Think of this as the posh cousin of the basic margarita who dropped out of college to become a wellness influencer. Made with fresh citrus, a splash of elderflower, and a garnish that looks like it belongs in a museum, this drink is for people who want to sip like they’re in a Wes Anderson movie. Custom beer enthusiasts, take note: this is how you level up your game without ever touching a drop of alcohol.
2. The “I’ve Seen Things and I’m Not Talking About It” Mojito
It’s like the classic mojito, but it’s been through a breakup, a therapy session, and a full-blown identity crisis. Fresh mint, lime, and a splash of soda water that hits harder than your ex’s text after three years. This one’s for the people who want to pretend they’re still drinking rum but have officially given up on adult beverages.
3. The “You Think This Is a Drink? No, This Is Revenge”
It’s a bold, bitter, and extremely satisfying concoction that’s perfect for when you’re in a mood. Think of it as the kombucha of cocktails—only with a personality. This one’s got a kick that’ll make you question your life choices and your decision to wear jeans to a party. But hey, at least you’ll taste good while doing it.
4. The “I’m So Cool, I Don’t Need Alcohol”
It’s a sparkling, fruit-forward drink that looks like it belongs in a celebrity Instagram post.
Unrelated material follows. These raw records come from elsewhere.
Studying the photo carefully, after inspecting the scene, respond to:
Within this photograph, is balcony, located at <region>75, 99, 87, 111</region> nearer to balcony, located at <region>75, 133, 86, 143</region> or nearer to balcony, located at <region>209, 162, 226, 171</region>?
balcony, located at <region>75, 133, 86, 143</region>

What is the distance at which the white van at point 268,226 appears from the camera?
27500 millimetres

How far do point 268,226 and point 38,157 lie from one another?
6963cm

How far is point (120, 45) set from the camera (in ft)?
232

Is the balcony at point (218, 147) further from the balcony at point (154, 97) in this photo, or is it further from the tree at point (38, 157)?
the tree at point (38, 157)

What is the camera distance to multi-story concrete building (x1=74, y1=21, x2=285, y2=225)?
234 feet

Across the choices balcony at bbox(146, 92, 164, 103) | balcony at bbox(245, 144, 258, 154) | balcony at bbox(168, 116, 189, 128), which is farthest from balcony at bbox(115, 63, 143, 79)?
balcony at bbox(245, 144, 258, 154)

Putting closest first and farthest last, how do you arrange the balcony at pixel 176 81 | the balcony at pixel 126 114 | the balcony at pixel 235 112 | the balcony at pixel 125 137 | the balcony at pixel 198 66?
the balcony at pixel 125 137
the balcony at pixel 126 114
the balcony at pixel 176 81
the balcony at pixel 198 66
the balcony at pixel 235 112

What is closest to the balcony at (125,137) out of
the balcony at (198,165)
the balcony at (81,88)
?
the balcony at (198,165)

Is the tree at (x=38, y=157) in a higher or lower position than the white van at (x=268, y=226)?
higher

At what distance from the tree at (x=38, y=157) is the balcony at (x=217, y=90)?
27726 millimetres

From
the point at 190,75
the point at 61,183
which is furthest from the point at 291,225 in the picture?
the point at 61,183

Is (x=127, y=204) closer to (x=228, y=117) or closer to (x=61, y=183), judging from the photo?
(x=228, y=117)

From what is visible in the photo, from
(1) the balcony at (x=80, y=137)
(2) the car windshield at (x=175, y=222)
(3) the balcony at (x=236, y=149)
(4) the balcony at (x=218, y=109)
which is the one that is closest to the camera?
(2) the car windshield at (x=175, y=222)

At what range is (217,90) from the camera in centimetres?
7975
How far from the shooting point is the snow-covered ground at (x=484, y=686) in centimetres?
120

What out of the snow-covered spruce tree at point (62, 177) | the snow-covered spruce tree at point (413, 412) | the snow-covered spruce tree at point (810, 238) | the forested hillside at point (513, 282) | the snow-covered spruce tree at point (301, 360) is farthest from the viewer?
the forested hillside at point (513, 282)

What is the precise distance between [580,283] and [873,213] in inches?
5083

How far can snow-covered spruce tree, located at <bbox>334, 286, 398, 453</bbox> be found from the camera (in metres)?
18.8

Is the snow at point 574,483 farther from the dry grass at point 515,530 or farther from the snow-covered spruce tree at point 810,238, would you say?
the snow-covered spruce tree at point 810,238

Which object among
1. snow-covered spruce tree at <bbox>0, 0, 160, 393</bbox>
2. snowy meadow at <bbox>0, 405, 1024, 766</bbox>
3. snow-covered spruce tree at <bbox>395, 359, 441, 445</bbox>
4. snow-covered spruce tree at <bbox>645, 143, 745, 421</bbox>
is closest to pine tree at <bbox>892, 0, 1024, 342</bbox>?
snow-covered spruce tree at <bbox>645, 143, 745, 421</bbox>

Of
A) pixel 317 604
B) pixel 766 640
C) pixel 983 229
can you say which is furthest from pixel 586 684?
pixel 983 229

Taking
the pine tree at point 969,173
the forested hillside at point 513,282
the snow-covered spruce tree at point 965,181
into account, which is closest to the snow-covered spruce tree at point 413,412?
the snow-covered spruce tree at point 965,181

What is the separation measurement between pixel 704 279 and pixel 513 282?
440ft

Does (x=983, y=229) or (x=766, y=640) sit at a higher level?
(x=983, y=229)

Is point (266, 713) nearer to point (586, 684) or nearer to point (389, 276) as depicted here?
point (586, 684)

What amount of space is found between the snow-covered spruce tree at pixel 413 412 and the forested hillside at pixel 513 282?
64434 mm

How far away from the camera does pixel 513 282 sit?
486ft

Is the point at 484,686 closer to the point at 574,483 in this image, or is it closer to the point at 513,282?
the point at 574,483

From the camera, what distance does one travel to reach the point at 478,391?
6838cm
If you’re the type of person who orders a “virgin” drink just to flex, this is your jam. It’s got the same aesthetic as a $200 cocktail but with none of the hangover. Grow your business with this kind of vibe, and you’ll never have to explain what a “virgin” drink is again.
5. The “I’m Too Busy to Care”
It’s the lazy person’s answer to a cocktail party. Just pour, shake, and serve. No chopping, no garnishing, and definitely no pretending you know what a “citrus bitters” is. This one’s for when you want to sip like a pro but act like you’re too busy to care.
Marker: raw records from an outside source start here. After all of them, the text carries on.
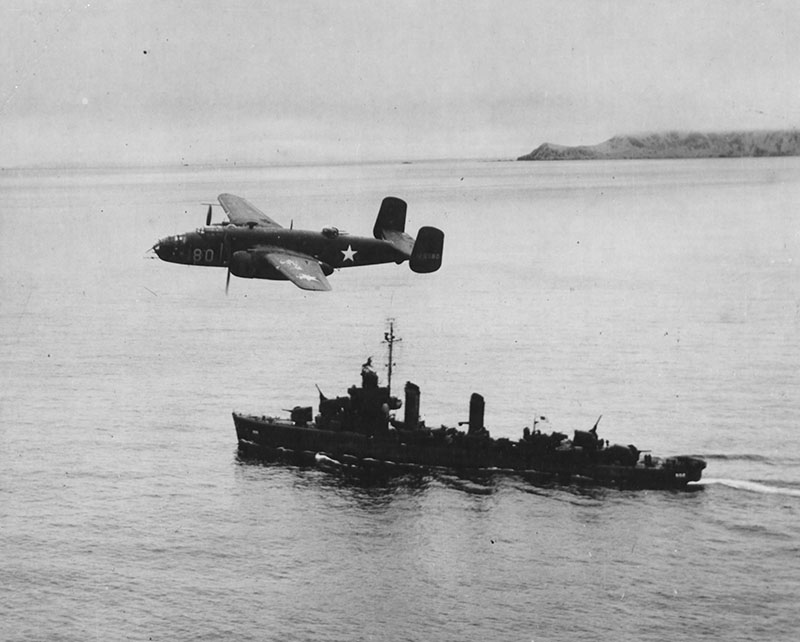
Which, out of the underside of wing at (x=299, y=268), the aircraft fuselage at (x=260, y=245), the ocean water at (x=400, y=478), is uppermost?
the aircraft fuselage at (x=260, y=245)

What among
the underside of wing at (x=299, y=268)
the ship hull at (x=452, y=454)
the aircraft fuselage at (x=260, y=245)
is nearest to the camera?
the underside of wing at (x=299, y=268)

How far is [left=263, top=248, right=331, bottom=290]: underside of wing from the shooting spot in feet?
173

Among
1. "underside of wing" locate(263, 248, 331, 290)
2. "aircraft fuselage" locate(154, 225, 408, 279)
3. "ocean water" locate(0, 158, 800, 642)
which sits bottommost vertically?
"ocean water" locate(0, 158, 800, 642)

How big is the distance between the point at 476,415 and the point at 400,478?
267 inches

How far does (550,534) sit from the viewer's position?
55375 millimetres

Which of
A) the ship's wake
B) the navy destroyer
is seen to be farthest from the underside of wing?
the ship's wake

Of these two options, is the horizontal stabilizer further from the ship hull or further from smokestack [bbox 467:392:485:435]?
the ship hull

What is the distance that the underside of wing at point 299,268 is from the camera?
173ft

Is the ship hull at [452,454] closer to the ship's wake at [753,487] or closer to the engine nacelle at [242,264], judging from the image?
the ship's wake at [753,487]

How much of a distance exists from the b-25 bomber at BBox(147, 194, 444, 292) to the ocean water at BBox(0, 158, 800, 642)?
15012 mm

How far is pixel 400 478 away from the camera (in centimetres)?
6619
How to Host a Virgin Cocktail Party Without People Thinking You’re a Hermit
Let’s face it: hosting a party without alcohol is like hosting a movie night without Netflix. But if you’re doing it right, it’ll be the most fun anyone’s had since they discovered that “virgin” drinks can actually taste like something other than regret.
- Don’t mention the “V” word. Call it a “mocktail mixer” or a “non-alcoholic soiree.” The more you avoid acknowledging that there’s no alcohol, the more people will pretend it’s just a new type of wine.
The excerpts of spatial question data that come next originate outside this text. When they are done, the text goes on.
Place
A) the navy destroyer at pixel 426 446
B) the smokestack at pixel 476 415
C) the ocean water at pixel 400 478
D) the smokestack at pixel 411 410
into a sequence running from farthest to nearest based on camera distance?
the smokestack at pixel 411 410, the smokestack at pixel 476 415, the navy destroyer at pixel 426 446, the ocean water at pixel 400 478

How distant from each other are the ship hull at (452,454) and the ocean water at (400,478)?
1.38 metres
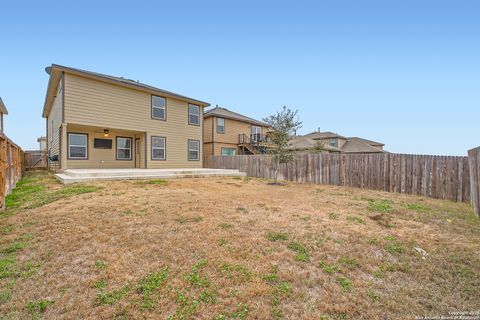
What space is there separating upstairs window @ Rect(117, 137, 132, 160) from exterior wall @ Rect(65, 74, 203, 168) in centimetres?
159

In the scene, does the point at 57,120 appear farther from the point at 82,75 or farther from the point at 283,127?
the point at 283,127

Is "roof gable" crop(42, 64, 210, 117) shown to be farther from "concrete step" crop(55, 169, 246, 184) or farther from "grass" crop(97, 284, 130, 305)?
"grass" crop(97, 284, 130, 305)

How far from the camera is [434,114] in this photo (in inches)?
933

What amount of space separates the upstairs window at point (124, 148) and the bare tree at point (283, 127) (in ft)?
31.3

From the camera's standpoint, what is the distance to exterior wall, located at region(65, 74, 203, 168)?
11.6 m

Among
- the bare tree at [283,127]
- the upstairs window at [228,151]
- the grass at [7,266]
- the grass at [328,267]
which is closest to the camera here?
the grass at [7,266]

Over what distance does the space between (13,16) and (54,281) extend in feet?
61.4

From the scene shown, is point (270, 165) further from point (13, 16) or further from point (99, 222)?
point (13, 16)

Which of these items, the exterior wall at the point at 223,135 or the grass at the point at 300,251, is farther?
the exterior wall at the point at 223,135

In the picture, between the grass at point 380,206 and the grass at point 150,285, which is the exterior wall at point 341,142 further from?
the grass at point 150,285

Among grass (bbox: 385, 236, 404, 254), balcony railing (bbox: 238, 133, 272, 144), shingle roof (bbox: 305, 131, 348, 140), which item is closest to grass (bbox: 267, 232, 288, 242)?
grass (bbox: 385, 236, 404, 254)

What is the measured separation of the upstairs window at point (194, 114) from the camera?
16.5 metres

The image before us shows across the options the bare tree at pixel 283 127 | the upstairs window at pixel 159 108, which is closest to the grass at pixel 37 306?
the bare tree at pixel 283 127

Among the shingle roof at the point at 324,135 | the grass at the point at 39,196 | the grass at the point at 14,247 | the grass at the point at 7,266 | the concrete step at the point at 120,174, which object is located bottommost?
the grass at the point at 7,266
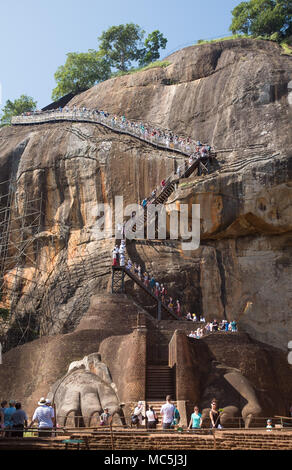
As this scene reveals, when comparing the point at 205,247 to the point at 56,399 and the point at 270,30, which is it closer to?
the point at 56,399

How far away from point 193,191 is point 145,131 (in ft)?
24.5

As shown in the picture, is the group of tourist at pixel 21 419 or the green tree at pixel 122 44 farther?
the green tree at pixel 122 44

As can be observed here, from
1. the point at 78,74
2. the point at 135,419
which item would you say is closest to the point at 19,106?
the point at 78,74

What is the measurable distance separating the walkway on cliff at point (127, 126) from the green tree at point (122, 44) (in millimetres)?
19545

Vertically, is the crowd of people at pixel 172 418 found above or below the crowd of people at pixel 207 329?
below

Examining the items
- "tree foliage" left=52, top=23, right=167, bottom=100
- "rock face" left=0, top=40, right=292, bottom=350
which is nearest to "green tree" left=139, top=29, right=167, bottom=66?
"tree foliage" left=52, top=23, right=167, bottom=100

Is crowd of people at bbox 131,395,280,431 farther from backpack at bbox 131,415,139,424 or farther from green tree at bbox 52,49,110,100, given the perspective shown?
green tree at bbox 52,49,110,100

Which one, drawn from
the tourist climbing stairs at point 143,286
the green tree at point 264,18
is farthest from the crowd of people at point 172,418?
the green tree at point 264,18

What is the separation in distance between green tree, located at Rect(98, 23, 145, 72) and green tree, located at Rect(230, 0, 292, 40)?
36.3 feet

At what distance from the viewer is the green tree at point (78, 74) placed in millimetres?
58344

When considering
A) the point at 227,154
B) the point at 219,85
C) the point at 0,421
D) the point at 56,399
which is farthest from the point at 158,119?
the point at 0,421

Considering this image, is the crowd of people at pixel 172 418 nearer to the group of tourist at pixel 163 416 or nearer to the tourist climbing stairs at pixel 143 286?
the group of tourist at pixel 163 416

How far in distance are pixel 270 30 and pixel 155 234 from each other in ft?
82.0

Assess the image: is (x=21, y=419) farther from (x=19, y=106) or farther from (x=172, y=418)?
(x=19, y=106)
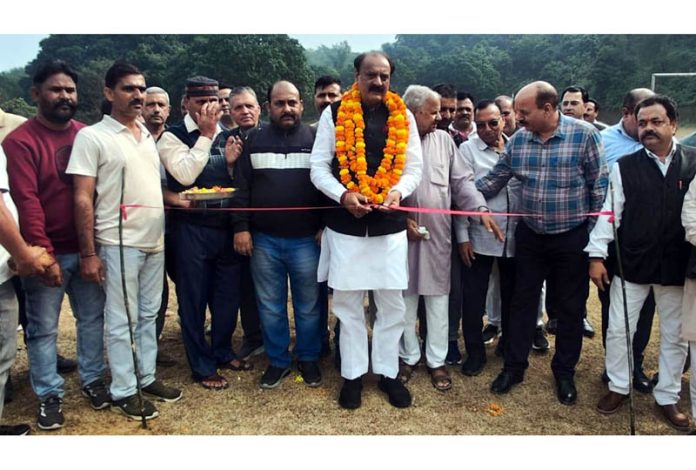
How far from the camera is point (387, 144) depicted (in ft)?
12.0

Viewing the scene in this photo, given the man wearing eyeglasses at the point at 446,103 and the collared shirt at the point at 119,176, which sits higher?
the man wearing eyeglasses at the point at 446,103

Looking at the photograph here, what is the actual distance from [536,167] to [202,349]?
2853 mm

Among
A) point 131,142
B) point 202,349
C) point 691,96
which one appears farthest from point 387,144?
point 691,96

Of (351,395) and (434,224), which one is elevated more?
(434,224)

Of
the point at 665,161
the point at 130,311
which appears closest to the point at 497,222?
the point at 665,161

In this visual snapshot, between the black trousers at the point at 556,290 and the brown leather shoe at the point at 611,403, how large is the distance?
0.98 ft

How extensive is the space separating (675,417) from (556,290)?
43.3 inches

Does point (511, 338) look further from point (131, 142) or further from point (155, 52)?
point (155, 52)

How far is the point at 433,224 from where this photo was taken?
402 centimetres

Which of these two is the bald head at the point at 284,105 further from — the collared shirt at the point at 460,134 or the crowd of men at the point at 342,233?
the collared shirt at the point at 460,134

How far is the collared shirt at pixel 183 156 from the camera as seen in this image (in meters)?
3.83

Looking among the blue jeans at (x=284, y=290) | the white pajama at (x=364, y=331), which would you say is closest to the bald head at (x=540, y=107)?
the white pajama at (x=364, y=331)

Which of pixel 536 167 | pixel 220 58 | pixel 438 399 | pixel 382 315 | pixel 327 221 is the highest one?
pixel 220 58

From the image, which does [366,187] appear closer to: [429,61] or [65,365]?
[65,365]
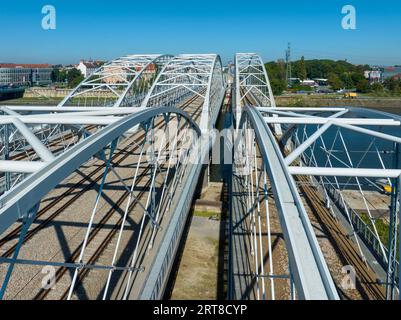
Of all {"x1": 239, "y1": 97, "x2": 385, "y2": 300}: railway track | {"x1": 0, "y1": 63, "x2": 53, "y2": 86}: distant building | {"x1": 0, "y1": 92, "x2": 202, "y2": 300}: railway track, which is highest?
{"x1": 0, "y1": 63, "x2": 53, "y2": 86}: distant building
- Bring out the big guns. If you’re going to host a party, you need make your own beer with a twist. Think lavender gin without the gin, or a “whiskey sour” that’s actually just lemonade and some weird herb you bought at Whole Foods.
- Make it a competition. Set up a mocktail bar with ingredients like basil, ginger, and whatever else you can find in the fridge. The goal is to see who can make the most impressive drink without actually making anyone feel bad about their life choices.
Why Virgin Drinks Are Underrated (And How to Fix That)
Let’s be real: people who drink alcohol are the ones who end up in the hospital, the ER, or the “I’m not crying, I’m just sad” TikTok trend. Virgin drinks, on the other hand, are the reason you’ll be at work on time tomorrow and still remember what you did last weekend. Contact us and we’ll teach you how to make a drink that tastes like it belongs in a bar—but won’t leave you with a hangover.
To recap: if you think this is just for the sober squad, you’re missing the point. These are the drinks that’ll let you sip like a pro, laugh like a maniac, and still make it home before 2 a.m. (or 5 a.m., depending on how many people in your group think “mocktail” is a new type of yoga).
Still not convinced? Go ahead, order the drink with the umbrella. We’ll wait here. And when you come back, we’ll be sipping our virgin margaritas, plotting our world domination (minus the tequila).